IX - À luz dos factos constitutivos do crime, é seguro que os mesmos não são beliscados com o pretenso facto novo e com a nova prova oferecida; o que sucede é que o procedimento criminal poderia ter sido extinto, independentemente de se virem a dar ou não como provados os factos, se o recorrente tivesse obtido em devido tempo, como podia, a declaração do ofendido a desistir da queixa apresentada.
X - Por último, importa dizer que a desistência de queixa não é um direito do arguido; é uma faculdade do ofendido que, sendo livremente exercida por este em determinado momento processual, pode acarretar benefício para o arguido, fazendo extinguir o procedimento criminal em certos casos (dependentes de queixa ou de participação). Não é um direito do arguido à absolvição ou sequer à extinção do procedimento criminal; é um benefício de carácter processual que lhe pode advir, dadas certas circunstâncias, de um comportamento alheio.


Decisão Texto Integral:

I. RELATÓRIO

1. AA, identificado nos autos, veio interpor recurso extraordinário de revisão de sentença, nos termos do art. 449.º, n.º 1, alínea d) do Código de Processo Penal (CPP), da decisão proferida em 16/06/2011 no processo comum singular n.º 493/09.0PAENT, do Tribunal Judicial da Comarca do Entroncamento, que o condenou por 1 crime de furto simples, do art. 203.º, n.º 1 do Código Penal (CP), na pena efectiva de 6 meses de prisão, posteriormente confirmada pelo Tribunal da Relação de Évora, tendo ainda o arguido interposto recurso para o Tribunal Constitucional, que, por decisão sumária transitada em julgado em 20/09/2012, não tomou conhecimento do objecto do recurso.

* Dados recolhidos *
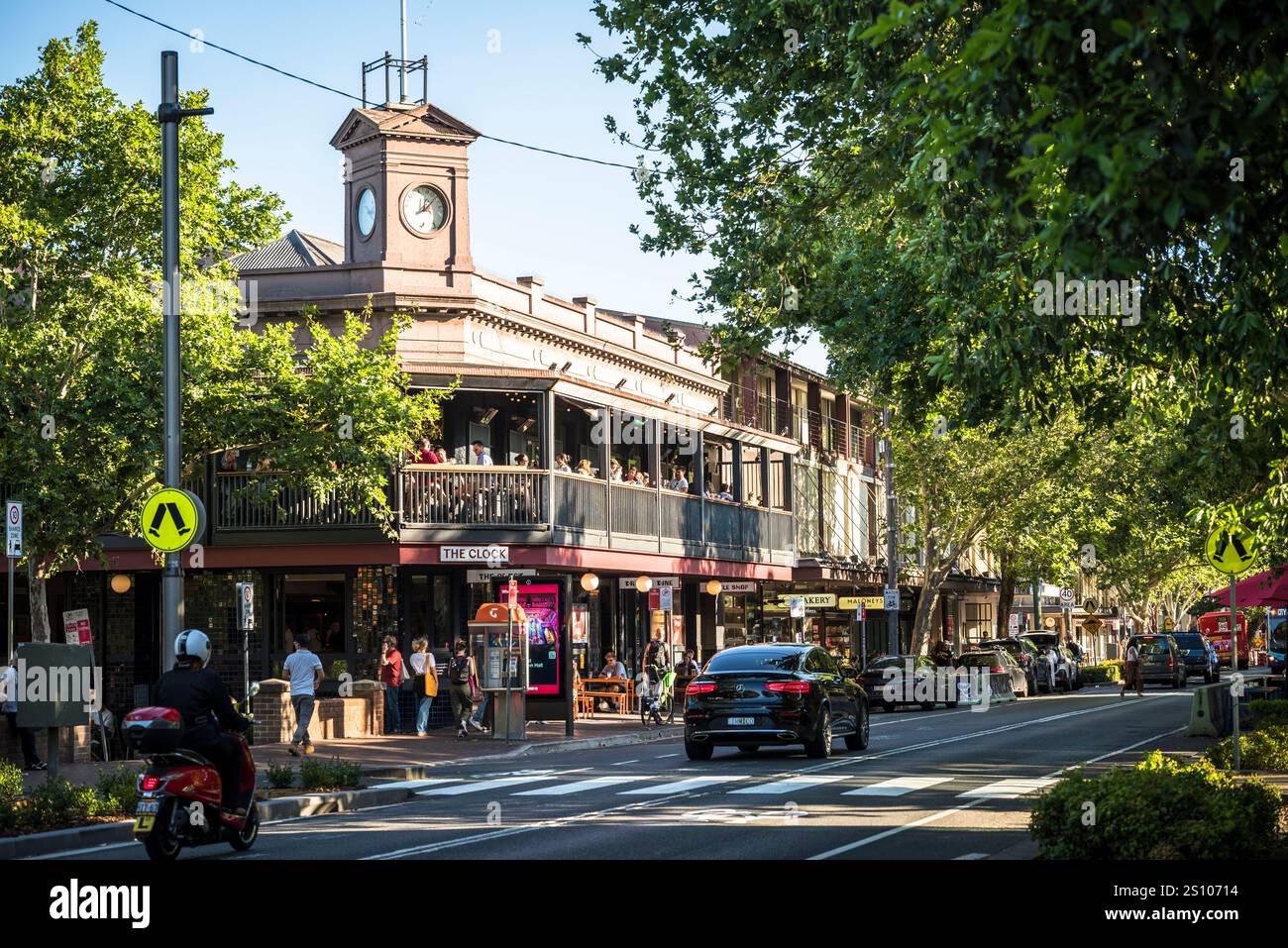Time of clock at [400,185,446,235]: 12:06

* Exercícios a resolver *
1. Segundo o excerto do documento, que pena foi aplicada a AA pelo crime de furto simples?
2. Devolva, sem qualquer alteração, o trecho do excerto do documento que vai de "IX - À luz dos" a "da queixa apresentada.".
3. Reescreva em forma de lista o parágrafo do excerto do documento que começa por "X - Por último", mantendo os factos principais.

* Respostas aos exercícios *
1. A pena efectiva de 6 meses de prisão.

2.
IX - À luz dos factos constitutivos do crime, é seguro que os mesmos não são beliscados com o pretenso facto novo e com a nova prova oferecida; o que sucede é que o procedimento criminal poderia ter sido extinto, independentemente de se virem a dar ou não como provados os factos, se o recorrente tivesse obtido em devido tempo, como podia, a declaração do ofendido a desistir da queixa apresentada.

3.
- A desistência de queixa não é um direito do arguido, mas uma faculdade do ofendido.
- O ofendido exerce-a livremente em determinado momento processual.
- Pode beneficiar o arguido, extinguindo o procedimento criminal em certos casos (dependentes de queixa ou de participação).
- Não dá ao arguido direito à absolvição nem sequer à extinção do procedimento criminal.
- É um benefício de carácter processual que lhe pode advir, dadas certas circunstâncias, de um comportamento alheio.